Two forms of DNA contamination were considered: from the host and from the natural microbiota. The basecalled reads were mapped to the prokaryotic assemblies and Ovis aries (GCF_016772045.1) assembly downloaded from RefSeq with Minimap 2.25 [57]. The unmapped reads from the contamination filtering step were recruited for de novo assembly.

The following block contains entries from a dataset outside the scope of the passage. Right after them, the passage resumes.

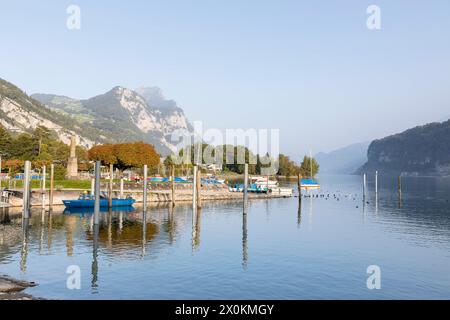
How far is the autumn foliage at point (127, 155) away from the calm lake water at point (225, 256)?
50971 millimetres

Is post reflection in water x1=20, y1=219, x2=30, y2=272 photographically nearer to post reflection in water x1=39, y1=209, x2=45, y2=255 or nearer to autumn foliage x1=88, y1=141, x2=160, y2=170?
post reflection in water x1=39, y1=209, x2=45, y2=255

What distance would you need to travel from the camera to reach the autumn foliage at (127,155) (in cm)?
11494

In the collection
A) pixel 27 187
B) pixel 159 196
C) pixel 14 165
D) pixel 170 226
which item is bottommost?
pixel 170 226

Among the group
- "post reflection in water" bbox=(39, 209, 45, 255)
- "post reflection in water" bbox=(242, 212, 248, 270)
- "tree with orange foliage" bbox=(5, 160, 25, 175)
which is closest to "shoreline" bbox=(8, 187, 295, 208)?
"post reflection in water" bbox=(39, 209, 45, 255)

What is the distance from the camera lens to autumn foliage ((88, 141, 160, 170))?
115 m

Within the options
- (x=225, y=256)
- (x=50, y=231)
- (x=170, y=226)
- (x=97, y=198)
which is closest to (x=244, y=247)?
(x=225, y=256)

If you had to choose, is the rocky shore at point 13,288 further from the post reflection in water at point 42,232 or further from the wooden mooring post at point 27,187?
the wooden mooring post at point 27,187

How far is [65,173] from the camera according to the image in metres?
97.5

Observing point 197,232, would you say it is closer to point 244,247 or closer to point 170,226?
point 170,226

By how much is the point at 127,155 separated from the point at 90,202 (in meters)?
45.2

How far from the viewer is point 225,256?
127 ft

4.7. De Novo Assembly of Bovicola ovis Genome

To remove the adapters on the raw reads, Porechop 0.2.4 [58] was employed before the reads were filtered with NanoFilt 2.7.0 [59] for reads with quality greater than or equal to quality score 12. The remaining reads were mapped to the B. ovis mitochondrial minichromosomes (MH001201.1–MH0012012.1) [60] to separate reads belonging to the B. ovis mitochondrial genome and to the B. ovis chromosomes. The haploid genome size and heterozygosity were estimated using GenomeScope 2.0 [61]. The genome reads were filtered to remove those shorter than 500 bp and with a read quality below 12 using Nanofilt v2.8.0 [59] before being assembled with Flye 2.9.1 [62]. To improve the quality, Racon 1.4.3 [63] was implemented to polish the draft assemblies using the respective long-read sequences. Purge_Dups 1.2.6 [64] was used on the polished contigs to remove duplicated haplotypes. The completeness and quality of the complete genomes were evaluated using Samtools 1.10 [65], QUAST 5.0.2 [66] and BUSCO 5.4.5 [34] with the long reads sequenced from gDNA. The identity of the complete genomes was verified by BLAST [67].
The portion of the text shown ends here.